[Actions to take]
1) In the oil company transcript, echo the passage between "Driven by our" and "of that margin.", inclusive.
2) Which countries, regions and basins does the oil company transcript name? Give each one once.
3) Finish out the next part of the oil company transcript, picking up right after its final sentence.

That is the core of what we do. We are, in many ways, an asymmetric risk opportunity and that we have de-risked, high value, near-term growth through expanding production in Ghana, particularly at Jubilee, but also at our TEN development, which I’ll talk to a bit more about later, which was submitted for government approval last week.

A bit longer-term, we have other discoveries in Ghana that will be brought into the developed trained and we have relatively near-term ongoing exploration in Ghana with two wells to be drilled later this year and our first well in Cameroon operated well in Cameroon to be drilled end by this December. A little bit long-term in that we built a very high potential multi-billion barrel play opening exploration program on both sides of the Atlantic margin and I’ll show you a bit about that portfolio in a few minutes.

Lastly, we are well funded, well-financed. The cash flow from our Ghana operations are sufficient to fund not only all of our growth in production and development, but also the high impact exploration program that we have built over the last two years or we built I should say over the last two years. When we formed the company almost a decade ago, our vision was quite simple. We were looking for exploration opportunity of scale, areas we could find multi-billion barrel potential, but areas not only we have big barrels, but big value per barrel. And so you look at the contracts we have in the countries we’ve gone into one of the critical elements is finding a barrel actually finds significant shareholder value not just more barrels.

Driven by our focused and disciplined exploration and business strategy from a business perspective, we focus on front-tier and emerging areas, things that are not quite on the beaten path if you will that many of our peers follow. We are [fematic] and that we have a relatively concentrated portfolio based on a very limited number of areas in which we have technical leadership or knowledge leadership on loquacious play type and discovery in Ghana was when we opened up, when we entered Ghana in 2004 it’s been quite successful for us and has been copied by many of others.

At a geographic focus, we tend to be a limited number of areas on either side of the Atlantic margin as you can see on this slide here. We have controlling positions and these are definitely very large positions on both the West Africa side and the Northeast South American side of that margin.

And we diversified in the sense that we have not only production, which is very meaningful and very high margin, lots of pipeline and development opportunities as well as a very robust exploration program, you’ll hear more about. The foundation of the company and the platform for our growth and the funding of our business drive to growth elsewhere is Ghana specifically the Tano Basin in western portion of Ghana. We open the Upper Cretaceous play there.

Records from a data source
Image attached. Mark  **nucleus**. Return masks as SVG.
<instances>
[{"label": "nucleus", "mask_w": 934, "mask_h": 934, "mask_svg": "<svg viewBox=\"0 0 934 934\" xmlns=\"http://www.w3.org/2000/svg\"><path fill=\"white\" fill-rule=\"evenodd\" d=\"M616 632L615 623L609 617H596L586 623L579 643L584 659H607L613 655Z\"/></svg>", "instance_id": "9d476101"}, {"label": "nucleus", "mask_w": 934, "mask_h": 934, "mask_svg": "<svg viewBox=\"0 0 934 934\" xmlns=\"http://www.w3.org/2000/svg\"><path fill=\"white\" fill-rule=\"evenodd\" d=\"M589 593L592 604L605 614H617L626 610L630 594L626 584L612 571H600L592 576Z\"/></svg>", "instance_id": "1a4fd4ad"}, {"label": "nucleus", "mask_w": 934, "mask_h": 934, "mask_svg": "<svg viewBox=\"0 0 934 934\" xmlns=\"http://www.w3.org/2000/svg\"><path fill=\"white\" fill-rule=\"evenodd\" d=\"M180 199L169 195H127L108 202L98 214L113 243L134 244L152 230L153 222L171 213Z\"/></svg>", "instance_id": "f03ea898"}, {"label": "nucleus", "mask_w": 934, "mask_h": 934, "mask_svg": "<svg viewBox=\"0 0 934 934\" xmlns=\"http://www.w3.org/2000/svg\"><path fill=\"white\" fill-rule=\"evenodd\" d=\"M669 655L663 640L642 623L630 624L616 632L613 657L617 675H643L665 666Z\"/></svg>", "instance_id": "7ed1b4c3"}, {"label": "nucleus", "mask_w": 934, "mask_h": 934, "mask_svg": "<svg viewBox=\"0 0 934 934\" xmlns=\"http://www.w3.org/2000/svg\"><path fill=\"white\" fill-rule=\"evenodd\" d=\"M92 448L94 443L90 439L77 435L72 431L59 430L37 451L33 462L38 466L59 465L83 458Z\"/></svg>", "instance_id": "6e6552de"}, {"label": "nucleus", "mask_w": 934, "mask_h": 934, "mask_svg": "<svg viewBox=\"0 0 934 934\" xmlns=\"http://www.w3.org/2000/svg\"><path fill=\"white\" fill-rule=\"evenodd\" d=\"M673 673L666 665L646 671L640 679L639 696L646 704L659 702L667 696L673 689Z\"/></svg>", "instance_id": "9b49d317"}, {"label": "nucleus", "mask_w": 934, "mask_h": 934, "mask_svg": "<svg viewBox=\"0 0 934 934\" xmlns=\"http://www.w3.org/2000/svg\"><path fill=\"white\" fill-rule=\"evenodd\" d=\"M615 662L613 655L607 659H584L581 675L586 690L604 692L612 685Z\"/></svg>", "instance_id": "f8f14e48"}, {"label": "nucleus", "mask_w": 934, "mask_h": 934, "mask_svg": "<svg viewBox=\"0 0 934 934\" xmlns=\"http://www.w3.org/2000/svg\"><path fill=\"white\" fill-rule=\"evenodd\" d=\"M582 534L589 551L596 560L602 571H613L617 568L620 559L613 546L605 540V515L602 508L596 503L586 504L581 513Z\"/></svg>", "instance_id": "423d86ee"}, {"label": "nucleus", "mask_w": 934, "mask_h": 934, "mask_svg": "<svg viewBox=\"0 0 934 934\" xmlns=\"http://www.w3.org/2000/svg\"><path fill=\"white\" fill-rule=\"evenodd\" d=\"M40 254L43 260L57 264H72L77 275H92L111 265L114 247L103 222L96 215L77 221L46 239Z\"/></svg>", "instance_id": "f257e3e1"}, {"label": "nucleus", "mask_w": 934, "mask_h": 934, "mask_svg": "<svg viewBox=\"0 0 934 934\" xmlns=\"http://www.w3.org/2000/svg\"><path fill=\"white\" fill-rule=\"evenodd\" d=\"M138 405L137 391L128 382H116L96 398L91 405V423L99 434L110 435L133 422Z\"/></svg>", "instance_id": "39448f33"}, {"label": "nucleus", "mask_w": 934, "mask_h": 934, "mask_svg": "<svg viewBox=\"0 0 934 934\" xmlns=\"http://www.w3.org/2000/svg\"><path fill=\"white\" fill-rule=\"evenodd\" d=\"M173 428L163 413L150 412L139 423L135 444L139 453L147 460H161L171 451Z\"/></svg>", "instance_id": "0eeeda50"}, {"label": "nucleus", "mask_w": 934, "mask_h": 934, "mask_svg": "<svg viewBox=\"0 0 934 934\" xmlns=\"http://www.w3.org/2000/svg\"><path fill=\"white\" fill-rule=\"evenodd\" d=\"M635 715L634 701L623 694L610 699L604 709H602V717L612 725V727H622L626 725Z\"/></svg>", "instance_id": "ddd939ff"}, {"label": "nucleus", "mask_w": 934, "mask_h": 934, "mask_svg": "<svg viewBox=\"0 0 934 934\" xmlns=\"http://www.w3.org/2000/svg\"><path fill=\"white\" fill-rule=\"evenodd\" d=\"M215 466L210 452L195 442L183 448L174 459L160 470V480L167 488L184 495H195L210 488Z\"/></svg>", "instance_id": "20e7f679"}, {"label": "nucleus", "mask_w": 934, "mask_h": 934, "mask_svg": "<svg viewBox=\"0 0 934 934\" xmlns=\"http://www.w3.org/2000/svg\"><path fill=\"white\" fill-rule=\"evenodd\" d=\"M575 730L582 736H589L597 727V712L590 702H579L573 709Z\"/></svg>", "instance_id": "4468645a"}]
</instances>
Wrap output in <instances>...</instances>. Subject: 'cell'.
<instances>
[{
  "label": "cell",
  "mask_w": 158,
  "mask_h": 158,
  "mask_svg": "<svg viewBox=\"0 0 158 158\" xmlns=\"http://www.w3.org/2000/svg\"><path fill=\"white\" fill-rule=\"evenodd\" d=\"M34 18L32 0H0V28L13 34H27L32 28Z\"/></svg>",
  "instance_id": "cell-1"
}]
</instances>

[Responses per task]
1)
Driven by our focused and disciplined exploration and business strategy from a business perspective, we focus on front-tier and emerging areas, things that are not quite on the beaten path if you will that many of our peers follow. We are [fematic] and that we have a relatively concentrated portfolio based on a very limited number of areas in which we have technical leadership or knowledge leadership on loquacious play type and discovery in Ghana was when we opened up, when we entered Ghana in 2004 it’s been quite successful for us and has been copied by many of others.

At a geographic focus, we tend to be a limited number of areas on either side of the Atlantic margin as you can see on this slide here. We have controlling positions and these are definitely very large positions on both the West Africa side and the Northeast South American side of that margin.

2)
Ghana
Cameroon
Atlantic margin
West Africa
Northeast South America
Tano Basin

3)
In 2004 when we came into Ghana we worked at hard did our 3D seismic define the well location and brought in partners in 2006 and drill that well in 2007. Today that field the Jubilee field as its call is on its way to filling up the FPSO which has a design production capacity about approximately 120,000 barrels a day.

Additionally as we ramp that up we are working on the TEN development, which is an area on the western part of the block over here which will be the side of our next FPSO base development, these are oil based developments at this point. That’s as I mention it was submitted to the government for its approval on last week.

Ongoing, we have other fields in the area over here that we will tie into and add into the development pipeline as capacity becomes available or can be made to be available. Talking a bit, sorry, a little bit about Jubilee is one of the largest discoveries in the West Africa in the past decade or so.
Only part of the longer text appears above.